Two students and their stories

I teach the Principles of Microeconomics course online.  The semester started Monday, and I already have two stories to illustrate the value of online learning to our students.

Mr. M (not his real name)

In response to my “Welcome to your Online Principles of Microeconomics Course” email to all my students this past Sunday, Mr. M replied:

“Thank you so much for the warm welcome into the course.  This is my first online course through this institution.  I have taken online courses before because it works great with my schedule.  In light of this, I have work on the days you are available for your office hours.  I…hope we can find a time that is convenient for the both of us”

Mr. M has taken courses online from other institutions and, now that he is a U of A student, found a viable option here that meets his needs and his expectations.   Mr. M and I will search for an alternative time to meet, using our Blackboard Collaborate tool. As long as we meet student needs for flexibility – without sacrificing the quality of our courses – students will want to learn online.

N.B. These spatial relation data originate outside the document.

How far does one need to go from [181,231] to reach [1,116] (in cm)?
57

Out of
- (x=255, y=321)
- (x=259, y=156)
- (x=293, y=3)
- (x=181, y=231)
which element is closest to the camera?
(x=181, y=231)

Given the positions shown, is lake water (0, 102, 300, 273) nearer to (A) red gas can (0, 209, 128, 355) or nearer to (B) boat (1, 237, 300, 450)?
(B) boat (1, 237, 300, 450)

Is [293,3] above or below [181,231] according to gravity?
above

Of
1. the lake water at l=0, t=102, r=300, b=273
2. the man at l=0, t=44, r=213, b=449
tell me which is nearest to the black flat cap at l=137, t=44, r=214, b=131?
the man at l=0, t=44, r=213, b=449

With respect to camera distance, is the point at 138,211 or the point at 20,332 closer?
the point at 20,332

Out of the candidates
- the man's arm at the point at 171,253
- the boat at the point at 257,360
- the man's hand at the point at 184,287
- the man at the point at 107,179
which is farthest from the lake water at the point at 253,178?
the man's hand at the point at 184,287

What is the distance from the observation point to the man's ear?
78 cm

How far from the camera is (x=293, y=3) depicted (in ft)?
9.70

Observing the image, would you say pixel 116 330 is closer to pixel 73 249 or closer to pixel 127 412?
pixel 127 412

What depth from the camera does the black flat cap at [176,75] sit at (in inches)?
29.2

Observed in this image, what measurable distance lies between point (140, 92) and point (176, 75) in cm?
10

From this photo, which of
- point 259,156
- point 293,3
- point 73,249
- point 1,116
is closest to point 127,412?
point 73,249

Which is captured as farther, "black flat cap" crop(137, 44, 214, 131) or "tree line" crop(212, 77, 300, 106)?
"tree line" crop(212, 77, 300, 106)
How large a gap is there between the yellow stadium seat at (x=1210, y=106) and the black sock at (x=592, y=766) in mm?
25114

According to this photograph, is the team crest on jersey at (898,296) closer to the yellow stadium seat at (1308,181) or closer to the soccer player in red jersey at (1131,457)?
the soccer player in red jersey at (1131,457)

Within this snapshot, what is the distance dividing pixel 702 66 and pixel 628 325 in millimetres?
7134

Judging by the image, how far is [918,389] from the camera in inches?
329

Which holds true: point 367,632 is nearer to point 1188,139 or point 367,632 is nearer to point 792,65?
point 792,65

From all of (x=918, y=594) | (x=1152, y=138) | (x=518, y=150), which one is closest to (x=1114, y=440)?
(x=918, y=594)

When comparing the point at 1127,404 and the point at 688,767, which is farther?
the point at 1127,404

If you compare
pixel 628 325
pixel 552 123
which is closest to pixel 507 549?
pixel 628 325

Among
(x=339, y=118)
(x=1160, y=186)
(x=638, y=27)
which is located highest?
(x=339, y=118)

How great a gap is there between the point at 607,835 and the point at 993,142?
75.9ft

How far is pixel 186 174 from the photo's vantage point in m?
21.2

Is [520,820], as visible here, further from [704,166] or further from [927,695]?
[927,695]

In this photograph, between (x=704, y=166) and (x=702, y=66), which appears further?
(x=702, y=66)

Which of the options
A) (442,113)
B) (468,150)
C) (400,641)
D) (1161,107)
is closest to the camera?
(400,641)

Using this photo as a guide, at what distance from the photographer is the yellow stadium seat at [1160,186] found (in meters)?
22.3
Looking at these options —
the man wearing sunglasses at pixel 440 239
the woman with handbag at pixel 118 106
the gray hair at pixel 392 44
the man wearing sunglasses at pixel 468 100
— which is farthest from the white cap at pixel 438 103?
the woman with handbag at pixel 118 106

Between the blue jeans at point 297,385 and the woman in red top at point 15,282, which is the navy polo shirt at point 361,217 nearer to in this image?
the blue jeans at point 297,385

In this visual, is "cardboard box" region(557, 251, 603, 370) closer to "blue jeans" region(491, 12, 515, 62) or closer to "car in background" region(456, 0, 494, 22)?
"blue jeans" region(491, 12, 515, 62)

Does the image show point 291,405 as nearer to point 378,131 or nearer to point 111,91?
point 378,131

Mr. V (also not his real name)

Mr. V is senior international student working on his B.S. in Mechanical Engineering (Aerospace & Materials), Physics (Computational), and Mathematics (Applied). He had to return home for a surgical procedure and, while recovering, wants to continue steady progress toward graduation. He contacted me to see if he could still enroll for my Online Principles of Microeconomics course.  Although I had to inform him that my class is full, the U of A has another option for him in the form of Self-Paced Online Correspondence Courses (SPOCC), and Principles of Microeconomics is offered in this format.  So Mr. V has the option to take a course with award-winning teacher Dr. Robert Stapp, enroll at his convenience (start dates for SPOCC are offered twice a month), and make progress academically while recovering from surgery.

Two of How Many?

Online education offers flexibility for our students without sacrificing the standards and expectations of any other course offered by the University of Arkansas.  I know about these two students because they’ve been in contact with me this week.  I wonder how many others there are.